= Eric Gee =

British architecture writer

Eric Arthur Gee (1913–1989) was an architectural historian associated with York and the Royal Commission on the Historical Monuments of England.

Gee studied at Walsall and Dudley Grammar School, Birmingham University, and Balliol College, Oxford, from where he obtained a D.Phil. Publications on Oxford masons (1953) and carpenters (1954) followed from this.
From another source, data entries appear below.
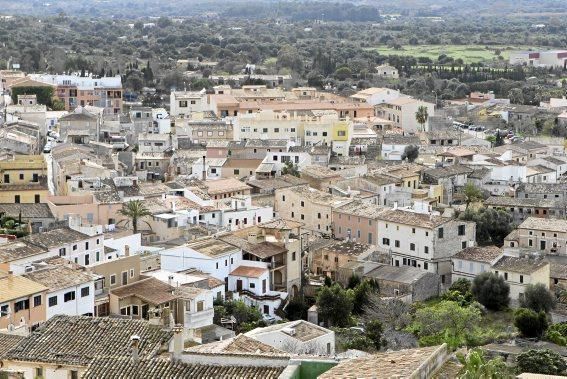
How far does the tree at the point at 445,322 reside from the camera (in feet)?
97.1

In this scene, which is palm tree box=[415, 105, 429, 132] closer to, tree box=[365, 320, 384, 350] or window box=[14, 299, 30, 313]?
tree box=[365, 320, 384, 350]

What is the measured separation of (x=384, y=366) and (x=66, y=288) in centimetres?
1482

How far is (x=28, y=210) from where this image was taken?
35000 mm

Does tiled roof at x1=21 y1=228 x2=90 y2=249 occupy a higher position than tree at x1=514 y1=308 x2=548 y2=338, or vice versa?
tiled roof at x1=21 y1=228 x2=90 y2=249

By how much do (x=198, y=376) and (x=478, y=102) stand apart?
70.3 metres

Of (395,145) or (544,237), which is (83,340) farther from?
(395,145)

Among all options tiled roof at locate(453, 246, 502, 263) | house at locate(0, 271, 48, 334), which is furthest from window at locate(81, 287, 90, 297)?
tiled roof at locate(453, 246, 502, 263)

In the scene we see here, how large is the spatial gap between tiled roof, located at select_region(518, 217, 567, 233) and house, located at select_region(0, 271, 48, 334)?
2039 centimetres

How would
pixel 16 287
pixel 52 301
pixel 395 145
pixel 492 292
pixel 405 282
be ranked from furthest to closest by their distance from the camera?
1. pixel 395 145
2. pixel 405 282
3. pixel 492 292
4. pixel 52 301
5. pixel 16 287

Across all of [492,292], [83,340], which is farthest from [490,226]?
[83,340]

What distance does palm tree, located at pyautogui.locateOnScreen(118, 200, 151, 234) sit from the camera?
35562mm

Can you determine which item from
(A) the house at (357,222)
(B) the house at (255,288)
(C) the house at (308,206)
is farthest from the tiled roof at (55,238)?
(C) the house at (308,206)

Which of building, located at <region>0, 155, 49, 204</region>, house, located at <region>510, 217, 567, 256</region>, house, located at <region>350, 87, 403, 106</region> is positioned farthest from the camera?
house, located at <region>350, 87, 403, 106</region>

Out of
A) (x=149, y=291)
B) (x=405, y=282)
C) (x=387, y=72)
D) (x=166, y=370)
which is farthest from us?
(x=387, y=72)
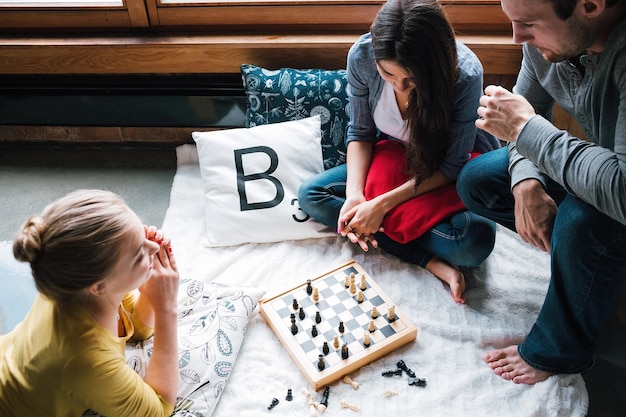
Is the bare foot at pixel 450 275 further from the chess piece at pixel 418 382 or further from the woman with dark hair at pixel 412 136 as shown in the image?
the chess piece at pixel 418 382

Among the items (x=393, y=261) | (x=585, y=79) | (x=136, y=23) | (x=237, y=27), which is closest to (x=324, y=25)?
(x=237, y=27)

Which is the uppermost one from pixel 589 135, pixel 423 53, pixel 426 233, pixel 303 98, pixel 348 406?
pixel 423 53

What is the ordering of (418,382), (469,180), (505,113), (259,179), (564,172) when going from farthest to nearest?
(259,179)
(469,180)
(418,382)
(505,113)
(564,172)

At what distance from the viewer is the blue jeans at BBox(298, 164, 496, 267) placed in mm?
1771

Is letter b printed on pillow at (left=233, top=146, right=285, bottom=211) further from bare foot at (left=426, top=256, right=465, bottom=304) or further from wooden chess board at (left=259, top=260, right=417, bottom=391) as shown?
bare foot at (left=426, top=256, right=465, bottom=304)

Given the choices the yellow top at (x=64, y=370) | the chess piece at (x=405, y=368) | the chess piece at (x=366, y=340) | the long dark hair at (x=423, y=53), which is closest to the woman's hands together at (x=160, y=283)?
the yellow top at (x=64, y=370)

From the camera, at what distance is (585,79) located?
1417 millimetres

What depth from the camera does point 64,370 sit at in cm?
120

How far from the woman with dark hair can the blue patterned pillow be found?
0.44 ft

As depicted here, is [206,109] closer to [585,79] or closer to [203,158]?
[203,158]

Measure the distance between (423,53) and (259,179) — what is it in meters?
0.75

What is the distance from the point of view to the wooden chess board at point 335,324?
5.26 ft

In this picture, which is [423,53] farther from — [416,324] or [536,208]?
[416,324]

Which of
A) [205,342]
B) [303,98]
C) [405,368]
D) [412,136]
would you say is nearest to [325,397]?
[405,368]
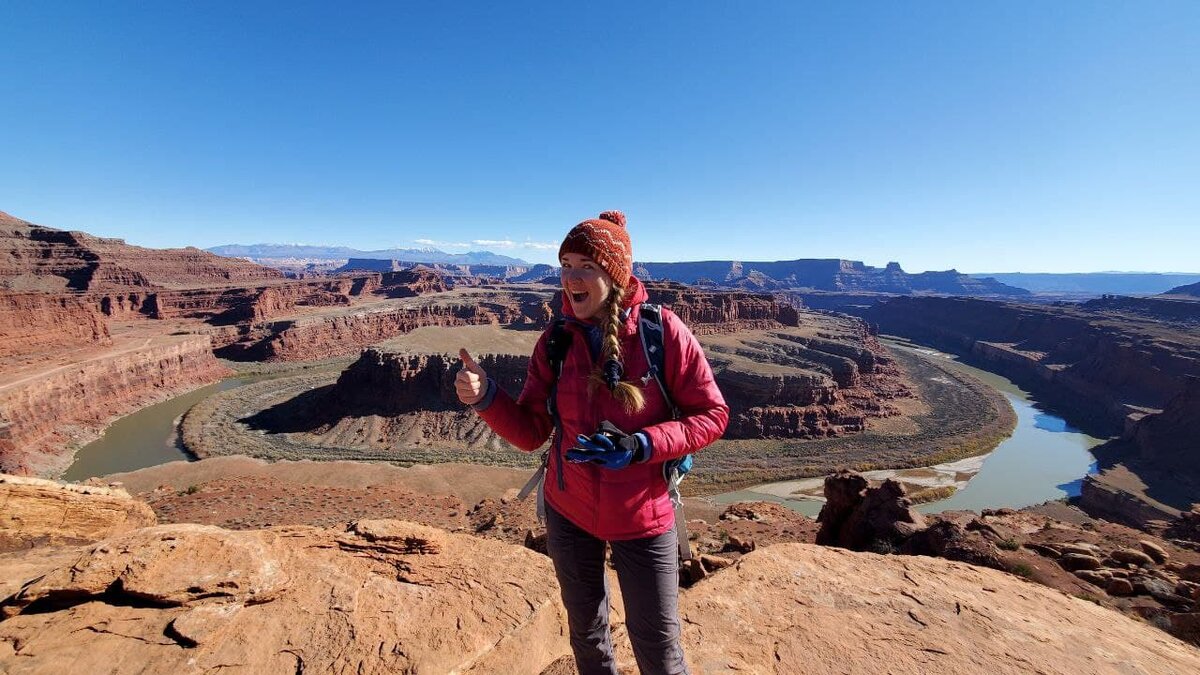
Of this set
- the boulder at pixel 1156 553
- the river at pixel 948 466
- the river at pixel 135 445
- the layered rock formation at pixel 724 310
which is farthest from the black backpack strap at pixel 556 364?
the layered rock formation at pixel 724 310

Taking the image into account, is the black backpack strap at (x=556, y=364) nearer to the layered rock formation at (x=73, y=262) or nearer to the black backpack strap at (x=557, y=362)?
the black backpack strap at (x=557, y=362)

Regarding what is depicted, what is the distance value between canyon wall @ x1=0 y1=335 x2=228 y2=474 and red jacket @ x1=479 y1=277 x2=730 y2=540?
3075 centimetres

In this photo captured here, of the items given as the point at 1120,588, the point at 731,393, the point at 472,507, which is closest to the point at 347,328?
the point at 731,393

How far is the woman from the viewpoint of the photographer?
2227 mm

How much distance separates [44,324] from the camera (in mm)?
35812

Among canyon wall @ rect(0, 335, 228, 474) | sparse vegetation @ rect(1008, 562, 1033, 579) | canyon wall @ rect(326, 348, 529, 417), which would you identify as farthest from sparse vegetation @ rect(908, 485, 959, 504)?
canyon wall @ rect(0, 335, 228, 474)

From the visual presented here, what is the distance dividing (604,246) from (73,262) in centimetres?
9248

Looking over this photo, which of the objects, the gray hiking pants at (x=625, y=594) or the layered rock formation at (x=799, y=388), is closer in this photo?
the gray hiking pants at (x=625, y=594)

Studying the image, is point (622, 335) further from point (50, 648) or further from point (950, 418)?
point (950, 418)

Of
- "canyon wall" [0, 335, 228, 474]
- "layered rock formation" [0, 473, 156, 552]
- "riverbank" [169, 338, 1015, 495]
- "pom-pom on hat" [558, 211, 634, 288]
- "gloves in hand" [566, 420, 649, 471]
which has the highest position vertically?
"pom-pom on hat" [558, 211, 634, 288]

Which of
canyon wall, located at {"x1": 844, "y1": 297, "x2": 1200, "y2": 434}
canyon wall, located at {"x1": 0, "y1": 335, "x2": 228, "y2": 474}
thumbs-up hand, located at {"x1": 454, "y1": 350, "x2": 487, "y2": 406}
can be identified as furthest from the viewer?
canyon wall, located at {"x1": 844, "y1": 297, "x2": 1200, "y2": 434}

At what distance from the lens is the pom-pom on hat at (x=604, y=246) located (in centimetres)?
239

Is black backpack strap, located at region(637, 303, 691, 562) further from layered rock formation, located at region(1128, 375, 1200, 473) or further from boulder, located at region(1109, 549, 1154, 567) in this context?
layered rock formation, located at region(1128, 375, 1200, 473)

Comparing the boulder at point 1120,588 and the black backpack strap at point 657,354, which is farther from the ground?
the black backpack strap at point 657,354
During the War he was in the Gunners and the Intelligence Corps. Gee married in 1949 and in 1950, he and his wife Olive moved to York where he opened the York office of the Royal Commission, of which he was head from 1950 to 1970. His work for the Commission involved extensive study of the medieval and later buildings of York, reflected in the first five published inventory volumes on the city, and his own publications. He was elected a Fellow of the Society of Antiquaries in 1954, and was an active member of the York Philosophical Society, Yorkshire Archaeological Society, and the Vernacular Architecture Group. He died on 16 June 1989.

==List of publications==
- (1953) Oxford Masons 1370–1530. Royal Archaeological Institute of Great Britain and Ireland.
- (1954) Oxford Carpenters 1370–1530. Oxoniensia 17/18 for 1952/1953
- (1958) Some Dating Criteria. Vernacular Architecture Group.
- (1977) The Chronology of Crucks Transactions of the Ancient Monuments Society, Vol.22. Ancient Monuments Society.
- (1979) The Architecture of York. Cerialis Press.
- with Keighley, J. K. (1962) The Ark Museum, Kirkgate, Tadcaster: An Architectural Description with Notes on the Restoration.
- (1984) The Topography of Altars, Chantries and Shrines in York Minster. The Antiquaries Journal, 64(02), 337–350. doi:10.1017/S0003581500080458
- with Singleton, W. A. (195x) A History and Architectural Description of St. John's Church, Ousebridge, York: With Notes on Its Conversion as the York Institute of Architectural Study. St. Anthony's Press.